The decision taken on Sunday by the Social Democratic Party represents a radical change in its policy, since two months ago it rejected the opposition’s requests in this regard. “If Sweden were to choose to apply for NATO accession in the current situation, it would further destabilize this region of Europe and increase tensions,” the prime minister declared in March.

In fact, in November last year, Defense Minister Peter Hultqvist said: “Sweden will never be a member of NATO As long as I’m a minister.” In March he ratified his words: “I have the same opinion and I say the same, but without ever using the word.” On Sunday, however, Hultqvist was with the prime minister announcing the change in position. “When the conditions of what we have built disappear – with the war in Russia and Finland approaching NATO entry – then we have to be able to assess the situation and see how we continue”, he declared in a statement. interview with a local media.

The Swedish Social Democratic Party has made it clear that if its candidacy is approved by NATO, it will express its “unilateral reservations against the deployment of nuclear weapons and permanent bases on Swedish territory.”

Explaining the change in policy, the Finnish president has stated that the invasion of Ukraine “shows that [Rusia] is prepared to attack an independent neighboring country.” Niinistö announced his decision to Putin in a phone call on Saturday. “We are known for not slipping away or disappearing. It is better to say it directly to the interested party and that is what I wanted to do.” “The surprise was that he took it so calmly, but in security politics, especially when we talk about Russia, you have to keep in mind that what he said does not mean that you do not have to be very attentive all the time. But at the moment it seems that there are no immediate problems in sight.”
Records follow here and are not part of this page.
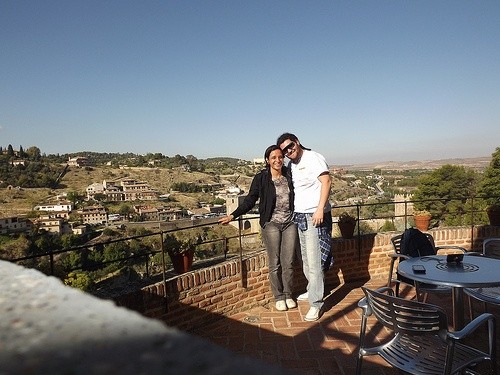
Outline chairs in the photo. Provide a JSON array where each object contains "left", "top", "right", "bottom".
[
  {"left": 355, "top": 286, "right": 500, "bottom": 375},
  {"left": 385, "top": 228, "right": 472, "bottom": 331},
  {"left": 460, "top": 237, "right": 500, "bottom": 322}
]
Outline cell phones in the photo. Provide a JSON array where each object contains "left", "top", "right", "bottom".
[{"left": 412, "top": 264, "right": 426, "bottom": 272}]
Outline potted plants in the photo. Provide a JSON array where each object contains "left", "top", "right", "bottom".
[
  {"left": 487, "top": 204, "right": 500, "bottom": 226},
  {"left": 413, "top": 209, "right": 432, "bottom": 231},
  {"left": 164, "top": 227, "right": 209, "bottom": 274},
  {"left": 338, "top": 212, "right": 356, "bottom": 239}
]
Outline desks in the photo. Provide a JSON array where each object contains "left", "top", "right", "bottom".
[{"left": 397, "top": 254, "right": 500, "bottom": 330}]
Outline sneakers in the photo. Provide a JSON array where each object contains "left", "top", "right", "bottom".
[
  {"left": 305, "top": 307, "right": 323, "bottom": 321},
  {"left": 295, "top": 291, "right": 309, "bottom": 300},
  {"left": 275, "top": 298, "right": 297, "bottom": 311}
]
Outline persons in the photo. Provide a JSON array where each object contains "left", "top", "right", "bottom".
[
  {"left": 218, "top": 145, "right": 298, "bottom": 311},
  {"left": 277, "top": 133, "right": 333, "bottom": 322}
]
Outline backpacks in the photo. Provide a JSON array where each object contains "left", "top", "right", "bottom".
[{"left": 399, "top": 227, "right": 438, "bottom": 288}]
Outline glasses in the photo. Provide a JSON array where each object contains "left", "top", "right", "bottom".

For her part, the Swedish prime minister has said that during the application process, Sweden will be left in a “vulnerable position” against Russia. “We expect disinformation campaigns. It has already started somehow calling us Nazis. There may be cyberattacks and violations of our border”, said Foreign Minister Ann Linde, who pointed out that “several of the big countries” have guaranteed Sweden support at the security level for this next period.
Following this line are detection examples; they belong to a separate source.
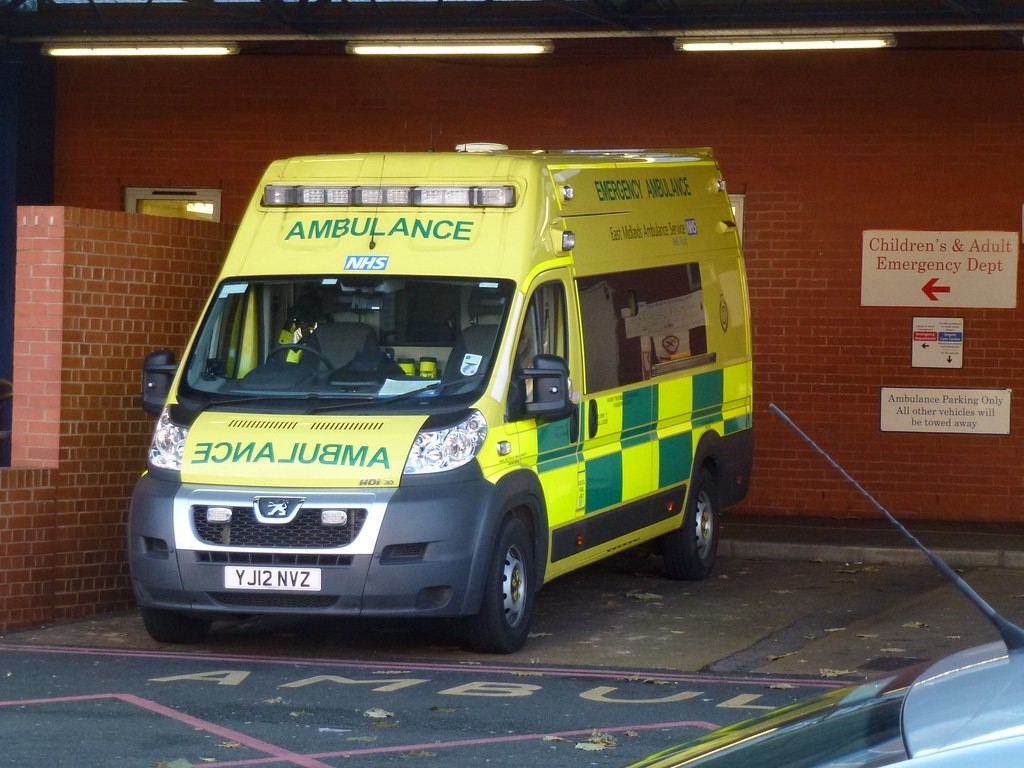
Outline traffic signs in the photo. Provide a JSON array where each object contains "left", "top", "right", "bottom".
[
  {"left": 912, "top": 317, "right": 963, "bottom": 369},
  {"left": 859, "top": 229, "right": 1017, "bottom": 308}
]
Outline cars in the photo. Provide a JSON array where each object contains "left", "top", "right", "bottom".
[{"left": 620, "top": 628, "right": 1024, "bottom": 768}]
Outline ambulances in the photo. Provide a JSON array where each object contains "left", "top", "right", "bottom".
[{"left": 125, "top": 139, "right": 755, "bottom": 655}]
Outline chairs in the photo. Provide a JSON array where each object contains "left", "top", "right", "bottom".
[
  {"left": 300, "top": 323, "right": 379, "bottom": 384},
  {"left": 438, "top": 324, "right": 528, "bottom": 408}
]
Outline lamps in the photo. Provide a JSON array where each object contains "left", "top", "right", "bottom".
[
  {"left": 344, "top": 39, "right": 558, "bottom": 56},
  {"left": 673, "top": 33, "right": 900, "bottom": 52},
  {"left": 40, "top": 41, "right": 238, "bottom": 58}
]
The war in Ukraine has not only changed the opinion of politicians about NATO, but also that of its citizens. According to polls published by the Finnish public broadcaster, before the invasion of the Ukraine, traditionally the majority of Finns rejected the entrance in NATO. However, that changed in February, where the yes to NATO reached 53%. Since then, the percentage has skyrocketed to 76% last week. For its part, a survey commissioned from Demoskop by the Swedish newspaper Aftonbladet showed for the first time in March a majority of Swedes in favor of joining the Atlantic alliance (51%). In April, the percentage grew to 57%.